We will use the following **sigmoid activation function**
    $$
    \sigma(z) = \frac{1}{1 + \exp(-z)}
    $$
whose derivative is given by
    $$
    \sigma'(z) = \sigma(z) \cdot \left( 1 - \sigma(z) \right).
    $$

Furthermore, we will use the following **quadratic loss function**
    $$
    \mathcal{L_k} \left( \Theta \right) := \mathcal{L_k} \left( \Theta, \boldsymbol{a_k^{[L]}}, \boldsymbol{y_k} \right) = \frac{1}{2} \left\| \boldsymbol{a_k^{[L]}} - \boldsymbol{y_k} \right\|^{2}
    $$
whose gradient with respect to $\boldsymbol{a_k^{[L]}}$ is given by
    $$
    \nabla_{\boldsymbol{a_k^{[L]}}} \mathcal{L_k} \left( \Theta \right) = \boldsymbol{a_k^{[L]}} - \boldsymbol{y_k}.
    $$
</div>

**Step 1**
- Implement the activation functions ``sigma(z)`` and its derivative ``sigma_prime(z)``.
- Implement the loss function ``loss(a_k, y_k)`` and gradient ``loss_gradient(a_k, y_k)``.

**Step 2**
- Create a class `Network()` which takes a list `[n0, n2, ..., nL]` as parameter and creates an MLP with $L+1$ layers of $n_i$ neurons each, for $i= 0, \dots, L$.
- Initializes the weights matrices $\boldsymbol{W^{[l]}}$ and the bias vectors $\boldsymbol{b^{[l]}}$ randomly from a normal distribution $\mathcal{N}(0, 1)$ (`torch.normal()`), for $l = 0, \dots, L-1$.<br>
(Note that according to our notation, for $L+1$ layers, there are $L$ weights and $L$ biases.)
- The first layer is the input layer and thus has no biases.

**Step 3**
- Implement a method ``forward_pass(self, X)`` which:
    - takes as inputs a batch of data $\boldsymbol{X}$ (2D tensor)
    - returns as outputs:
        - the list of pre-activations ``Z_l`` = $\left[ \boldsymbol{Z}^{[0]}, \boldsymbol{Z}^{[1]}, \dots, \boldsymbol{Z}^{[L]} \right]$ associated to $\boldsymbol{X}$ (list of 2D tensors).
        - the list of activations ``A_l`` = $\left[ \boldsymbol{A}^{[0]}, \boldsymbol{A}^{[1]}, \dots, \boldsymbol{A}^{[L]} \right]$ associated to $\boldsymbol{X}$ (list of 2D tensors).

**Step 4**
- Implement a method ``backward_pass(self, Z_l, A_l, Y, eta)`` which:
    - takes as inputs:
        - the list of pre-activations ``Z_l`` = $\left[ \boldsymbol{Z}^{[0]}, \boldsymbol{Z}^{[1]}, \dots, \boldsymbol{Z}^{[L]} \right]$ (list of 2D tensors).
        - the list of activations ``A_l`` = $\left[ \boldsymbol{A}^{[0]}, \boldsymbol{A}^{[1]}, \dots, \boldsymbol{A}^{[L]} \right]$ (list of 2D tensors).
        - the batch of targets ``Y`` (2D tensor);
        - the learning rate ``eta`` (float).
    - updates the attributes ``self.weights`` and ``self.biases`` according to the backward pass.
    
**Remark:** note that ``Z_l`` and ``A_l`` contain one more element that ``self.weights``. Accordingly, indices might get confusing.
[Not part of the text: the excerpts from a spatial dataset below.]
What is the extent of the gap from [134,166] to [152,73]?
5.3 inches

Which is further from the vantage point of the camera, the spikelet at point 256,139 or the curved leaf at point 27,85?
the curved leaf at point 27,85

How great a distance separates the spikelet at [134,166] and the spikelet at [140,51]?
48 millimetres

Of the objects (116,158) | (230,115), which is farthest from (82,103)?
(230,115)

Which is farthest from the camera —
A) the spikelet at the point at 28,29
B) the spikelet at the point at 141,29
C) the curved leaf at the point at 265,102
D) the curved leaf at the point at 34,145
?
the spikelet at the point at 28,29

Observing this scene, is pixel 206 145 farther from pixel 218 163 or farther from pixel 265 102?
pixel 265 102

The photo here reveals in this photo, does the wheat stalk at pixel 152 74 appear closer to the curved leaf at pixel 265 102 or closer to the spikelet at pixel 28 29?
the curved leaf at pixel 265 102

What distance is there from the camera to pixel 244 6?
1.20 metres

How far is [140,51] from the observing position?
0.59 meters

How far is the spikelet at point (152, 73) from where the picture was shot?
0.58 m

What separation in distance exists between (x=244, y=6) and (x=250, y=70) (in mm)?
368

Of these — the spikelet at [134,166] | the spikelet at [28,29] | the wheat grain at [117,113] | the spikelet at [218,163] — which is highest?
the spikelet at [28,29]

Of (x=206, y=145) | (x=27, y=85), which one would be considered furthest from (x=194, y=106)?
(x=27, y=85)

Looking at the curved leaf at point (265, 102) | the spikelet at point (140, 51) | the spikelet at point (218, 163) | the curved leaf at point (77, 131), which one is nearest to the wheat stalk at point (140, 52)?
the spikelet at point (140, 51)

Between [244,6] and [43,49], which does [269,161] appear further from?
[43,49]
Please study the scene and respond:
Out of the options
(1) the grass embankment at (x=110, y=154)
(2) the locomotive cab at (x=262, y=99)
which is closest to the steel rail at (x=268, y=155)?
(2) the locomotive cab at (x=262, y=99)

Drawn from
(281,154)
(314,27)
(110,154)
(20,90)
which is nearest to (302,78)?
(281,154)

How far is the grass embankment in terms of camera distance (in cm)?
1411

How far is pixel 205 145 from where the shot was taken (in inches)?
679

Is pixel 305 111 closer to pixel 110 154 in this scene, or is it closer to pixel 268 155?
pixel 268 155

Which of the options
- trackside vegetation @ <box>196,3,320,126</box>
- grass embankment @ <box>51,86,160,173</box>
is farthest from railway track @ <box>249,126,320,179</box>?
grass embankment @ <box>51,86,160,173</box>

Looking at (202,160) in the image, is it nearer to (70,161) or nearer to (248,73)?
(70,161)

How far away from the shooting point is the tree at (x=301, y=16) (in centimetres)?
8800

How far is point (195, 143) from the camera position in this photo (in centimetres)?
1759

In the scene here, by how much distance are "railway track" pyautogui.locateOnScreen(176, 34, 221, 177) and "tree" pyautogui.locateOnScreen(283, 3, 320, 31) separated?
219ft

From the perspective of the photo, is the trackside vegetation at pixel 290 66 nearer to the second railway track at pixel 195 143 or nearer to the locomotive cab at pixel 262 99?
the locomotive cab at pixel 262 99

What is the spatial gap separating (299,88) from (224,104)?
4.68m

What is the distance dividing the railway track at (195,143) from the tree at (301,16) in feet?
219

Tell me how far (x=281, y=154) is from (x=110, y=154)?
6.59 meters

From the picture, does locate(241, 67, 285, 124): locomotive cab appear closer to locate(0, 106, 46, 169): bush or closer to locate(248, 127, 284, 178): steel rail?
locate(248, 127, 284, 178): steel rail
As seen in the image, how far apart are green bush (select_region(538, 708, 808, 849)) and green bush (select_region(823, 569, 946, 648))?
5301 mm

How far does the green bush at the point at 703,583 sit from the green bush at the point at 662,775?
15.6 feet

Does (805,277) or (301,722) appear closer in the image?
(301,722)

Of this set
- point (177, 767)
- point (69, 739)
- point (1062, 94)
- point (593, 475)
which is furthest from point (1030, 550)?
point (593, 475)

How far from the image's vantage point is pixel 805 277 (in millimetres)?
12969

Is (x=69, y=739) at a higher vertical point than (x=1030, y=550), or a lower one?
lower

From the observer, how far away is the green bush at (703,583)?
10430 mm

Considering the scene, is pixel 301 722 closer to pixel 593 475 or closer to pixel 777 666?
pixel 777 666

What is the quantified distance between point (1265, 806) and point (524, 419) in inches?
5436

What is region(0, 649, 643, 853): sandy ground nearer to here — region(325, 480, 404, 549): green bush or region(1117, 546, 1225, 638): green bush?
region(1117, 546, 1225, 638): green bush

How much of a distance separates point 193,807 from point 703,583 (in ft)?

The following picture clarifies the situation:<br>
```
In algo: z^[0]                z^[1]                z^[2]                 ...
In code: Z_l[0]               Z_l[1]               Z_l[2]                ...
In algo: a^[0]                a^[1]                a^[2]                 ...
In code: A_l[0]               A_l[1]               A_l[2]                ...
In algo:            W^[1]                W^[2]                W^[3]      ...
In code:       self.weights[0]      self.weights[1]      self.weights[2] ...
```

**Step 5**
- Using your class ``Network``, initialize a network as follows:<br>
    ``net = Network([100, 200, 300, 150, 5])``
- Implement a forward pass on a random tensor ``X`` of size $100 \times 32$.
- Implement a backward pass using a random tensor ``Y`` of size $5 \times 32$.

# Application to the MNIST Dataset

The **MNIST dataset** consists of handwritten digits. The MNIST classification problem consists in predicting the correct digit represented on an image.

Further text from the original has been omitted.